CI ownership: Azure DevOps runs the Azure terraform stack (Azure-only parallel CI on top of the GitLab source-of-truth).

Cost band: comparable to AWS; AKS control plane is free, nodes are the cost.

Cluster: GKE Autopilot (no node management) or Standard, depending on the engagement.

Identity: Workload Identity Federation — the cluster’s KSAs federate to GCP service accounts via OIDC, without keys.

Registries + secrets: Artifact Registry for images, Secret Manager for secrets, surfaced via external-secrets.

CI ownership: GitHub Actions runs the GCP terraform stack.

Cost band: Autopilot is more predictable on cost; Standard is cheaper but needs sizing care.

Cluster: k3d (k3s in Docker) for hands-on evaluation without any cloud cost.

Identity: Local secrets in plain ConfigMaps for tenant + integration data.

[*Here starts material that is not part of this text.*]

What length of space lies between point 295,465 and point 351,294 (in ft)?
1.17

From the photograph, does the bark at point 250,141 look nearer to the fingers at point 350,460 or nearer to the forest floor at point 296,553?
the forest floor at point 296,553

The Kosli + ServiceNow integrations still point at the real upstream services (the same way a cloud install would) — what’s local is the cluster, not the SaaS dependencies.

Bring-up: single command (just demo-up-k3d) brings up the cluster + ingress + cert-manager + podtato-head + the portal in ~5 minutes.

Cost: zero (cloud) — just whatever your laptop draws.

Best for: developer onboarding, demo rehearsal without burning a cloud cluster, contributors testing changes against a real cluster locally.

Posture: OpenShift (ROSA HCP) is an observable target, not one of the four TARGET_CLOUD values. The portal renders OpenShift-specific surfaces (Routes, BuildConfigs, ImageStreams) read-only when configured per-tenant — useful for organisations that run OpenShift alongside the main cloud target.

Auth: a paste-in Service Account bearer token in tenant settings.